The Wheaton Republican and others have characterized this as a tiff between the ethics office and the more powerful House Ethics Committee, which had preapproved the trip before the Roskams boarded the plane for the Far East. And no doubt, there is a great bit of truth to that.
This, more than solutions to problems, is what Washington seems to spend most of its time doing -- sullying those on the other side of the aisle whenever it has the opportunity. Or even when it doesn't have the opportunity.
As an increasingly visible chief deputy whip in a highly partisan House, Roskam has put himself in a position where his downfall would especially excite the opposition.

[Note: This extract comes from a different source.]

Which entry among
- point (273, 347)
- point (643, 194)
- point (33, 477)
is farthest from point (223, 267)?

How it all will play out, only time and political intrigue will tell. For the moment, we'll leave the determination of whether Roskam broke any laws or rules to the investigators and to his colleagues in Congress. Don't get us wrong. Laws and rules matter. But we're more concerned in this case with whether Roskam did what is right than whether he may have complied with ethics laws that don't seem nearly stringent enough.

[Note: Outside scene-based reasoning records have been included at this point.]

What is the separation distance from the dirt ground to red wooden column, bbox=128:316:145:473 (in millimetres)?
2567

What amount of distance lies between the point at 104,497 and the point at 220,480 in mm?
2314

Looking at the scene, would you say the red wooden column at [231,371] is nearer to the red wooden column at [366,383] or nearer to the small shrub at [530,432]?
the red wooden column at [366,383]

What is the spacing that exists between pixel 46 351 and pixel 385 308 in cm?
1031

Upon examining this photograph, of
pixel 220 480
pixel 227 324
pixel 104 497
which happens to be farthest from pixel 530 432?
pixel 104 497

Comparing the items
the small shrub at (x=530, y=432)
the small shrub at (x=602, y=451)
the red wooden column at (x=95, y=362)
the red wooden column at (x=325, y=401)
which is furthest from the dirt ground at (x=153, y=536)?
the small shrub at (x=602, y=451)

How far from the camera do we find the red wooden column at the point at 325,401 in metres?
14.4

In response to the call for an investigation, Roskam's communications director Stephanie Kittredge said, "The record reflects that Rep. Roskam fully complied with all laws, rules and procedures related to privately sponsored travel ... The OCE is wrong to take issue with the involvement of the Government of Taiwan in planning and conducting the trip, a matter that is routine, allowed under the law, and was known to the House Ethics Committee as they thoroughly vetted and approved the trip."
Congressman, we strongly beg to differ.
On many counts.
Complying with the laws, rules and procedures related to privately sponsored travel is not good enough. Please explain to us and to your suburban constituents why, legal or not, you should accept a free junket apparently engineered by a foreign government that is interested in influencing your exercise of power? In fact, why should you accept a free junket sponsored by anyone seeking to influence you?
Please explain to us why, legal or not, you should accept a free trip for your wife, paid for by a private grant that apparently had been engineered by that same foreign government?
The answer, it seems obvious to us, is that you should not. Whether those favors were legal or not, vetted or not, cynically routine in Congress or not.
To those of us back home, Congressman, the morality of your choices is more important than the legality.
We respectfully await your explanation.